How the Infrastructure Growth Score is built
The Infrastructure Growth Score (IGS) is a weekly 0–100 index that measures how aggressively an AI company is expanding its compute infrastructure — based entirely on public signals.
It is not a measure of company size, valuation, or model quality. A high score means a company is visibly mobilizing resources: hiring infra talent, provisioning new infrastructure, shipping code, and appearing in industry coverage. A low score means it is quiet across all four dimensions that week.
Open roles in infrastructure-adjacent engineering: compute, networking, storage, reliability, and platform engineering. Sourced from public job listings across the web.
New subdomains registered by the company, sourced from public Certificate Transparency logs. Bursts of new subdomains — particularly under infrastructure-suggestive patterns — are a leading indicator of active buildout. This signal receives the highest weight because it reflects committed capital and is the hardest to manufacture.
Public engineering output from the company's GitHub organization: repository growth and active development cadence. Lowest weight — public GitHub is an imperfect proxy for infrastructure spend, but provides a consistent, independent velocity signal.
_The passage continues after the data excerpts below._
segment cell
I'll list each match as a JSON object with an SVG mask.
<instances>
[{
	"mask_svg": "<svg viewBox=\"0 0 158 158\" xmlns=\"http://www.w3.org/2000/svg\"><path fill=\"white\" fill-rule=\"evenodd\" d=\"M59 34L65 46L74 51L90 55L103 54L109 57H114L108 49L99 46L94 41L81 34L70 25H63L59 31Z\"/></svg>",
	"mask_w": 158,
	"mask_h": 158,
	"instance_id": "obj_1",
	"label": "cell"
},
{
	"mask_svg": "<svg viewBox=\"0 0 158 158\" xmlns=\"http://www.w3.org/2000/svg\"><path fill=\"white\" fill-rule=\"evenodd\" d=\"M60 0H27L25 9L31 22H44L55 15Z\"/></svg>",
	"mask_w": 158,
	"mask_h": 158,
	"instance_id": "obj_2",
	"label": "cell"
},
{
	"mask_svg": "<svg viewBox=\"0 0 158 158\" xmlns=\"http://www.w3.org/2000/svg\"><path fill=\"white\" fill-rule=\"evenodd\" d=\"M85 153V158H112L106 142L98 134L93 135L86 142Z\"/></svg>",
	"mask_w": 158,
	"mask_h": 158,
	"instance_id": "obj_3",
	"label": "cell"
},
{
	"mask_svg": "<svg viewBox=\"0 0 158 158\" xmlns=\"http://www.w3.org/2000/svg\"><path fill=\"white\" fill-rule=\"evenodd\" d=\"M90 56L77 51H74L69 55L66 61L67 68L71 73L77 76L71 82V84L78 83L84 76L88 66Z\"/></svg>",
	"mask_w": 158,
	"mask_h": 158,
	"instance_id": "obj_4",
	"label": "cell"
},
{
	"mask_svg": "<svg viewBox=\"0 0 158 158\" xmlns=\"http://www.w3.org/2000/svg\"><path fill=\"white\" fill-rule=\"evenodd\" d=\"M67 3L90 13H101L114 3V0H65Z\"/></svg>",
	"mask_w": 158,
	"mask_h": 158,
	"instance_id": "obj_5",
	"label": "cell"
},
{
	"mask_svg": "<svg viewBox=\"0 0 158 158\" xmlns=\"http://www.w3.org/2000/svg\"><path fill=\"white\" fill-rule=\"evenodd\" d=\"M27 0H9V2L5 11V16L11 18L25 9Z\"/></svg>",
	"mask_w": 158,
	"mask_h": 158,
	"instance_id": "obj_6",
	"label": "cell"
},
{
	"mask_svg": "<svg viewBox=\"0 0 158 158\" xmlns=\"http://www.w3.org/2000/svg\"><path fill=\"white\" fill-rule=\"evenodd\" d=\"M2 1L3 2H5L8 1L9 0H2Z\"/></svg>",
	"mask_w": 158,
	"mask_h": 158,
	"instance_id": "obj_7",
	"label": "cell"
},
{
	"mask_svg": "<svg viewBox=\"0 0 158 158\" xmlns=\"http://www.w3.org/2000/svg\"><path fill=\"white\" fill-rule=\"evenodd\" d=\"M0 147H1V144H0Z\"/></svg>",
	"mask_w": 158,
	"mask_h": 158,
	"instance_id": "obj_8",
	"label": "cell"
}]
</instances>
Industry coverage of compute capacity announcements: data center builds, GPU procurement, power agreements, and construction permits. Sourced from specialist trade publications and classified for relevance using an AI model.
Each signal category produces a raw count for the week. Counts are normalized relative to all tracked companies — the company with the most activity in a category scores highest, companies with none score lowest. The four normalized sub-scores are combined into a single composite using fixed weights, with SSL/DNS receiving the largest share.
Scores are relative, not absolute. A company can gain or lose points week-over-week based on its own activity or on changes across the peer group.
All four signal categories are collected daily. The IGS composite is recomputed weekly. Score history is retained indefinitely for trend analysis.
IGS measures observable public signals only. Companies with private infrastructure (no public GitHub, no public job board, single domain) will score lower regardless of actual compute scale. The score is a momentum signal, not a census of GPU count or capital expenditure.
We do not access private data, internal dashboards, or non-public filings of any kind.